──────── DOCUMENT SEGMENT ────────
There are many great pluses and minuses to having the military pay your way.
Advantages:
- You get slam dunked into the real world - or a version of it anyway. But more real than, say, college. You get to live and work with great people of all backgrounds, races, religions on real jobs.  In some cases you get an up front, personal view of events politicians think they understand and journalists lie about.
- You get paid a pretty decent wage.
- There's an opportunity to travel and see parts of the world and understand it in ways you couldn't from a weeklong vacation.
- For a variety of reasons, warfare is no longer like it was in WWII or Vietnam. People can go their entire careers without seeing combat. Even if they actively seek it out. Throwing some perspective on it, consider that living in some of America's more dangerous cities is more dangerous than a lot of our combat zones.  Do those civilians get PTSD treatment?

Downsides:
- For the enlistment duration the military basically OWNS you. Even with all the bennies that's hard for a lot of people to swallow when considering it and even after joining.  You're subjected to a lot of seemingly arbitrary BS that from a strategic view makes a lot of sense. And a lot of BS that really is aribitrary. And not all your bosses are as good as they should be.
──────── DATA EXTRACT ────────
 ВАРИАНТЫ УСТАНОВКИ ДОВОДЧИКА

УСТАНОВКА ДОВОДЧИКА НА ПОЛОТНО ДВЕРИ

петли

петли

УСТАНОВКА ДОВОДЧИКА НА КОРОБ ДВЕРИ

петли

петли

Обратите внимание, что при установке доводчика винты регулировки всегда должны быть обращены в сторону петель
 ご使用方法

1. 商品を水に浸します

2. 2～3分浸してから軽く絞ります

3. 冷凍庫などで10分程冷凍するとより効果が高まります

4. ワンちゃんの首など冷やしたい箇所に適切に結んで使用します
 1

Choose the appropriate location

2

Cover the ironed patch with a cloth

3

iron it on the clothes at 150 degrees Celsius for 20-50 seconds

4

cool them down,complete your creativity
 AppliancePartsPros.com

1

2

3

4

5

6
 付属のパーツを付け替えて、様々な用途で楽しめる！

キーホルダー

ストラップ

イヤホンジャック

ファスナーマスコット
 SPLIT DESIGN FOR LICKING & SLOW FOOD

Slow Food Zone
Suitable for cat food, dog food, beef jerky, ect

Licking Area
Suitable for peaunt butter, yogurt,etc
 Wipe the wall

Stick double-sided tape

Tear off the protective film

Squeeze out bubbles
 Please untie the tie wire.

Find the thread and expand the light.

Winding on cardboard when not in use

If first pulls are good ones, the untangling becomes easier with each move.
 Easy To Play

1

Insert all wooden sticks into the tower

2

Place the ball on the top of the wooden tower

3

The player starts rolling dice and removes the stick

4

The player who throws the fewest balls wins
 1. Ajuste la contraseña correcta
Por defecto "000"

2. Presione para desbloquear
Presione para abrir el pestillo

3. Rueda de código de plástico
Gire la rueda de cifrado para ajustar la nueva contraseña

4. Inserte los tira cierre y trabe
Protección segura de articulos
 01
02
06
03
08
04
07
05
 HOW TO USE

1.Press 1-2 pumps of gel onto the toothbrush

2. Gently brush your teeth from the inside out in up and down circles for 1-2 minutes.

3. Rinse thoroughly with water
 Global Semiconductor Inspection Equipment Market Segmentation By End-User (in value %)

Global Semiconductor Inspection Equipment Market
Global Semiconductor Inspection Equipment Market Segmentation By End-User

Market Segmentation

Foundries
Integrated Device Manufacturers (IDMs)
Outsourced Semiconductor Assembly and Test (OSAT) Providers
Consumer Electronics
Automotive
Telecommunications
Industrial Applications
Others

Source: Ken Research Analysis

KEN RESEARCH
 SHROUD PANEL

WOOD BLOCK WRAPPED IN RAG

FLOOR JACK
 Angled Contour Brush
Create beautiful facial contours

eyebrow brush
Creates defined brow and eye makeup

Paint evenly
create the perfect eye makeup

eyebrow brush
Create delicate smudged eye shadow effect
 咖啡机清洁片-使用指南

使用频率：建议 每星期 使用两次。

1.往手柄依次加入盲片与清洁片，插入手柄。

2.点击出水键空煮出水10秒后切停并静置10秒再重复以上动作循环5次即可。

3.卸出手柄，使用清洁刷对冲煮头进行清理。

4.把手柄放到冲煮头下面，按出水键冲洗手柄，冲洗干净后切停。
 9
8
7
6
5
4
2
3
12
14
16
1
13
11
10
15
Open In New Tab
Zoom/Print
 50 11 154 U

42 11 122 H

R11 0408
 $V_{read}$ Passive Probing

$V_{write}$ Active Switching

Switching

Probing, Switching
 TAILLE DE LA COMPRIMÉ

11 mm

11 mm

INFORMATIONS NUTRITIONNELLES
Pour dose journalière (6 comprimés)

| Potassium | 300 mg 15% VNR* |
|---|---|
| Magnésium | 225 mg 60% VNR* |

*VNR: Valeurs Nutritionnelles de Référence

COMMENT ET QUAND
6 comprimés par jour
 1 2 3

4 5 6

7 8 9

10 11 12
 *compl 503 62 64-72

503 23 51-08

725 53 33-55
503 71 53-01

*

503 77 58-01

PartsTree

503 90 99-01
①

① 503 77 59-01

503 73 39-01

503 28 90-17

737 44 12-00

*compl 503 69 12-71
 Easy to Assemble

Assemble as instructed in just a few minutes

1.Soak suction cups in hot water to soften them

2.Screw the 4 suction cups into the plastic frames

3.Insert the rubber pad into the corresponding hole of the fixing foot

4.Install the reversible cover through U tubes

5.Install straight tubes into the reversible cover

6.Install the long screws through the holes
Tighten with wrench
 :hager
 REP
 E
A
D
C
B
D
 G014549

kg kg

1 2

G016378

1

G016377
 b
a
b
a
────────
WHAT YOU NEED TO DO: Return everything from "There are many" down to "a weeklong vacation." in the text on military service, copied word for word. The listing is separate material, apart from the text on military service.

WRITTEN SOLUTION:
There are many great pluses and minuses to having the military pay your way.
Advantages:
- You get slam dunked into the real world - or a version of it anyway. But more real than, say, college. You get to live and work with great people of all backgrounds, races, religions on real jobs.  In some cases you get an up front, personal view of events politicians think they understand and journalists lie about.
- You get paid a pretty decent wage.
- There's an opportunity to travel and see parts of the world and understand it in ways you couldn't from a weeklong vacation.